Supplied data Start Marker

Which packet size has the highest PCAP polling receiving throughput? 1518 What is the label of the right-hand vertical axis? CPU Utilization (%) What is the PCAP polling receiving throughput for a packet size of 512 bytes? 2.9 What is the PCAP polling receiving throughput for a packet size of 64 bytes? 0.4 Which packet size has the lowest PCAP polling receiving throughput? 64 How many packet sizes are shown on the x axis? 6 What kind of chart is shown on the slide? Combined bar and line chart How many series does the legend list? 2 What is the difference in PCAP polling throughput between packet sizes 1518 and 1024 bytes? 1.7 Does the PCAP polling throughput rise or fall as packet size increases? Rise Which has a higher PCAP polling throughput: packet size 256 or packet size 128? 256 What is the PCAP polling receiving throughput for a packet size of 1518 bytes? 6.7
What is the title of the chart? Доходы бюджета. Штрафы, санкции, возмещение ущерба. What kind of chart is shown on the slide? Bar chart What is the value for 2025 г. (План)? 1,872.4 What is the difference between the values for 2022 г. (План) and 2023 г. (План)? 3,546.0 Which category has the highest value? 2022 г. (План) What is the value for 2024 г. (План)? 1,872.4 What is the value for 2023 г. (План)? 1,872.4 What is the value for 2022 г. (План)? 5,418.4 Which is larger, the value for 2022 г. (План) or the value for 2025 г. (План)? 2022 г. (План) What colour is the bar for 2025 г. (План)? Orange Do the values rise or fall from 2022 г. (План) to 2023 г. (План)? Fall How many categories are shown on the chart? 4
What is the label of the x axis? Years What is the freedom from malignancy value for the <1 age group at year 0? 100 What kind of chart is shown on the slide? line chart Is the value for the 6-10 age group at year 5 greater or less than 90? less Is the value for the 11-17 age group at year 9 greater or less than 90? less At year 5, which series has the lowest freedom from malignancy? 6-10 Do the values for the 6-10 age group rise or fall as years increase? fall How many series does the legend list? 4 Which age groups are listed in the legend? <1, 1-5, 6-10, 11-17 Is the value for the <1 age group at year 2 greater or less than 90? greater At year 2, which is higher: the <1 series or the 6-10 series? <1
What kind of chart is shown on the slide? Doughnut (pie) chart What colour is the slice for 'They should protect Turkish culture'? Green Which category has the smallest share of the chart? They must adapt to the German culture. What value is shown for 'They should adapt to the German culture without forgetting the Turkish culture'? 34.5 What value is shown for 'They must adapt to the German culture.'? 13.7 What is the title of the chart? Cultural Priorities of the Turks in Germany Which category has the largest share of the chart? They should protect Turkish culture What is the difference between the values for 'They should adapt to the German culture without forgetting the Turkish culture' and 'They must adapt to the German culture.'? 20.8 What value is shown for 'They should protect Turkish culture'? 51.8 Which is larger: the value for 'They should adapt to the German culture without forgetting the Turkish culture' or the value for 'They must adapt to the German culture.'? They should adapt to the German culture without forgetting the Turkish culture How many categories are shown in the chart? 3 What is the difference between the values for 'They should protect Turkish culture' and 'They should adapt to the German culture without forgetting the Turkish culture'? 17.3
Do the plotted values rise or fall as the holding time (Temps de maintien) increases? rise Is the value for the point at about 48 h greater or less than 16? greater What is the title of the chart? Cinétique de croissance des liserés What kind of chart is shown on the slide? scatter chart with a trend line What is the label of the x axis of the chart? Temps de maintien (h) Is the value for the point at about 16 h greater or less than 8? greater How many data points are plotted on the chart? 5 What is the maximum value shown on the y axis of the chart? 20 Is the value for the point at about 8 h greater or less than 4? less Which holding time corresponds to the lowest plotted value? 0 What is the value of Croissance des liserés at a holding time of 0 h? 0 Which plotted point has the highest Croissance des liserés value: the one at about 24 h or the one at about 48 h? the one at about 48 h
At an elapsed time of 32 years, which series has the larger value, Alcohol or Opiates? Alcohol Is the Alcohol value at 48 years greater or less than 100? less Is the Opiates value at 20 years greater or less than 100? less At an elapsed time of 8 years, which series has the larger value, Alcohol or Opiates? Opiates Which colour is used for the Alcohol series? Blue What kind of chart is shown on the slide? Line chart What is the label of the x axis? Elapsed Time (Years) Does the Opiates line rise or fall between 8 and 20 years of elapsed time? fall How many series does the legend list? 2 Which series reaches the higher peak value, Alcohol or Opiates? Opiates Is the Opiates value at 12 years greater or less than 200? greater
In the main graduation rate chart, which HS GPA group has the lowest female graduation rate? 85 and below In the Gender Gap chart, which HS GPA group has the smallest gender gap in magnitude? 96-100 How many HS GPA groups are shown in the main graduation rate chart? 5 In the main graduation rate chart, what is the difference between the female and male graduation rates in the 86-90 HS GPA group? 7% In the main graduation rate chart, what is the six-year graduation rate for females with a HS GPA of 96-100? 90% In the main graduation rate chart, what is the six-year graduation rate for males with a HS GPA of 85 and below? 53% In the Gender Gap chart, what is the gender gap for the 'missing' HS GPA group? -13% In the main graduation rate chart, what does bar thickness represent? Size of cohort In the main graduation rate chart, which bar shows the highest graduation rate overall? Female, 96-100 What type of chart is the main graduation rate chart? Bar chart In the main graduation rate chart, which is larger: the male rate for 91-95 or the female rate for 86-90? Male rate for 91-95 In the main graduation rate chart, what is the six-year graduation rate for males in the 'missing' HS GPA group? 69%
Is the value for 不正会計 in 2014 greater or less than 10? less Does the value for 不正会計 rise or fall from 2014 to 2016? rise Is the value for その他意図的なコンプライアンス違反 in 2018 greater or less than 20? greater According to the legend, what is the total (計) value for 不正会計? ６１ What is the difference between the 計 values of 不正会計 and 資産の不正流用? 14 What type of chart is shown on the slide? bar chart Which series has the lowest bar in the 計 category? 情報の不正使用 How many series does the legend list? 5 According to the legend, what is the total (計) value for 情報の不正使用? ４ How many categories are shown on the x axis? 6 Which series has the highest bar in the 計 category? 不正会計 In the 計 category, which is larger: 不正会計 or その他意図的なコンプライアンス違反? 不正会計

Supplied data End Marker

→ **The task**
Find every line in the entries above that contains the string "years", matching case exactly, and copy each of those lines in full.

→ **Solution for this problem**
What is the label of the x axis? Years What is the freedom from malignancy value for the <1 age group at year 0? 100 What kind of chart is shown on the slide? line chart Is the value for the 6-10 age group at year 5 greater or less than 90? less Is the value for the 11-17 age group at year 9 greater or less than 90? less At year 5, which series has the lowest freedom from malignancy? 6-10 Do the values for the 6-10 age group rise or fall as years increase? fall How many series does the legend list? 4 Which age groups are listed in the legend? <1, 1-5, 6-10, 11-17 Is the value for the <1 age group at year 2 greater or less than 90? greater At year 2, which is higher: the <1 series or the 6-10 series? <1
At an elapsed time of 32 years, which series has the larger value, Alcohol or Opiates? Alcohol Is the Alcohol value at 48 years greater or less than 100? less Is the Opiates value at 20 years greater or less than 100? less At an elapsed time of 8 years, which series has the larger value, Alcohol or Opiates? Opiates Which colour is used for the Alcohol series? Blue What kind of chart is shown on the slide? Line chart What is the label of the x axis? Elapsed Time (Years) Does the Opiates line rise or fall between 8 and 20 years of elapsed time? fall How many series does the legend list? 2 Which series reaches the higher peak value, Alcohol or Opiates? Opiates Is the Opiates value at 12 years greater or less than 200? greater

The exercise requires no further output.